— start Listed entries —
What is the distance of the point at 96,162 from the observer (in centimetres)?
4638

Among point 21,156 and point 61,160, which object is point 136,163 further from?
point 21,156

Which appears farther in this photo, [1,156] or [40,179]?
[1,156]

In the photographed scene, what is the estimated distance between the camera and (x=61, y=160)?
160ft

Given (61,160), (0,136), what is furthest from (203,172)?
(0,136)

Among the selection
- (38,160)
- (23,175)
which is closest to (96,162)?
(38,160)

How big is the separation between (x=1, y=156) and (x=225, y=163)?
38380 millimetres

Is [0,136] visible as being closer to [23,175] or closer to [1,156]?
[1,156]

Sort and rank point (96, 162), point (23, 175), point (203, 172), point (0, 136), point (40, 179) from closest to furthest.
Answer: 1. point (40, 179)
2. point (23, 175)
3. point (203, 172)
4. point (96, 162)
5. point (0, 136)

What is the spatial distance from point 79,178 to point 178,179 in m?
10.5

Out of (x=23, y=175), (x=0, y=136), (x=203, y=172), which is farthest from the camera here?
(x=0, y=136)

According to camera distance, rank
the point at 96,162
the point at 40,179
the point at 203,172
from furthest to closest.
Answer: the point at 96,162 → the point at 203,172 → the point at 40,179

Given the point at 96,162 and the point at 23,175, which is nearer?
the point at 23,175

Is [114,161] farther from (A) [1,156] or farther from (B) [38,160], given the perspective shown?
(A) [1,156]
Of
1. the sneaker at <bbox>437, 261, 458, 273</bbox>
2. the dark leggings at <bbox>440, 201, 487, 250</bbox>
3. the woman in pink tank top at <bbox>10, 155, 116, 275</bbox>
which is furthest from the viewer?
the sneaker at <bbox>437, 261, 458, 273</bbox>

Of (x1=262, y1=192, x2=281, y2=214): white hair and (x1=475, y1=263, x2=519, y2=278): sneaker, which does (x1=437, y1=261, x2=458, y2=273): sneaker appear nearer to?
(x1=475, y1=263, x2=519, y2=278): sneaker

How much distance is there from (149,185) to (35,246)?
— end Listed entries —
Reproduce only the lines from the line containing "Given the point" to the last line of the material above, both of those lines included.

Given the point at 96,162 and the point at 23,175, which is nearer?
the point at 23,175

Is [114,161] farther from (A) [1,156] or farther from (B) [38,160], given the perspective shown?
(A) [1,156]
Of
1. the sneaker at <bbox>437, 261, 458, 273</bbox>
2. the dark leggings at <bbox>440, 201, 487, 250</bbox>
3. the woman in pink tank top at <bbox>10, 155, 116, 275</bbox>
which is furthest from the viewer?
the sneaker at <bbox>437, 261, 458, 273</bbox>

Of (x1=262, y1=192, x2=281, y2=214): white hair and (x1=475, y1=263, x2=519, y2=278): sneaker, which does (x1=437, y1=261, x2=458, y2=273): sneaker appear nearer to?
(x1=475, y1=263, x2=519, y2=278): sneaker

How much distance is there from (149,185) to (35,246)?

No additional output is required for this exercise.